[Caption-style text data]
────────────────────────────────────────

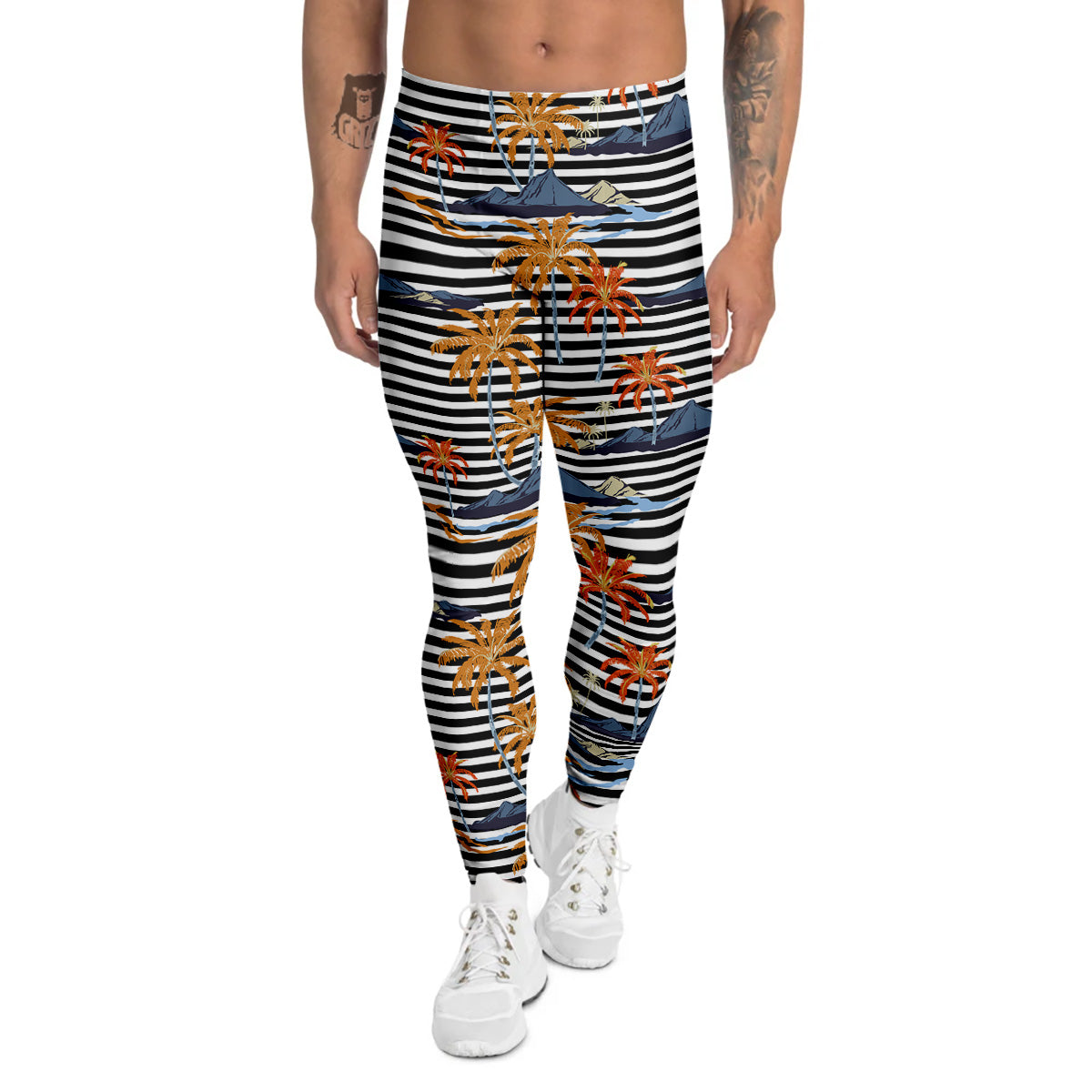 Tropical Island And Stripes Print Pattern Men's Leggings-grizzshop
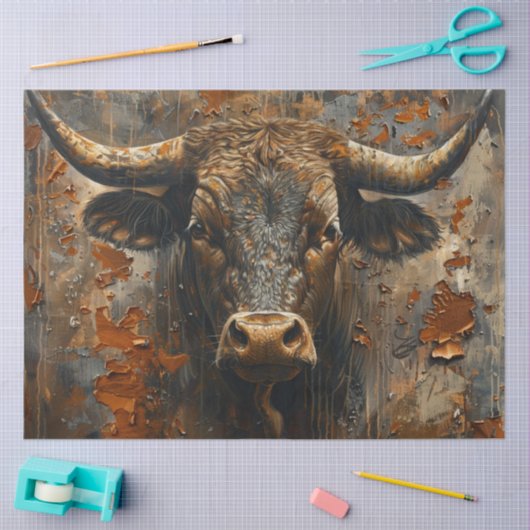 Entdeckungsrost beendet faszinierende Bullenskulpt Seidenpapier (Basteln)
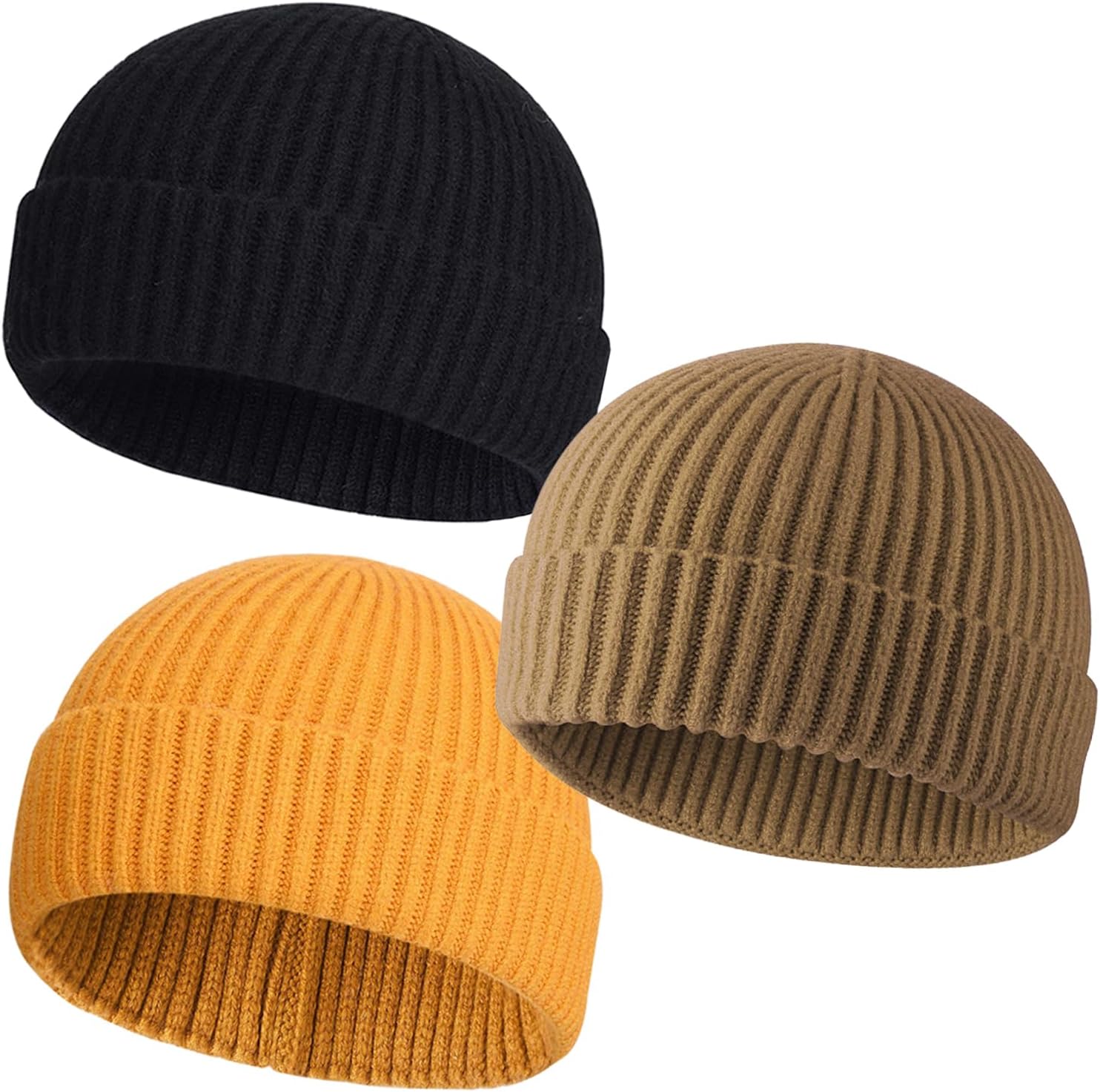 50% Wool Warm Cuffed Swag Knit Short Fisherman Beanie for Men Women Winter Hats Trawler Skull Cap
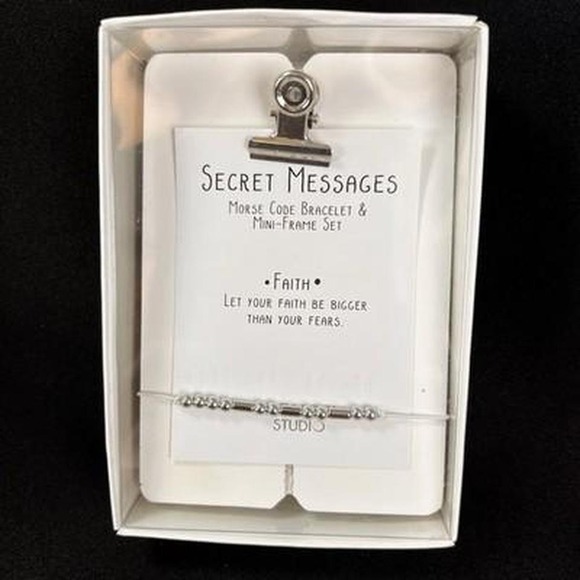 Blue Moon Studios Jewelry - Blue Moon Studios Secret Messages Morse Code Bracelet & Mini-Frame Set Faith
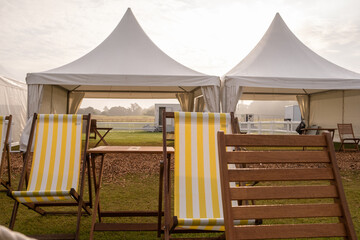 Gold cup 2021, Deck chairs and marquess at Cowdray polo event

────────────────────────────────────────

**Task description**
Leaving out the pictures, return exactly the lines from the one that contains "50% Wool Warm" through the last line of the records above, inclusive.

**Response to the exercise**
 50% Wool Warm Cuffed Swag Knit Short Fisherman Beanie for Men Women Winter Hats Trawler Skull Cap
 Blue Moon Studios Jewelry - Blue Moon Studios Secret Messages Morse Code Bracelet & Mini-Frame Set Faith
 Gold cup 2021, Deck chairs and marquess at Cowdray polo event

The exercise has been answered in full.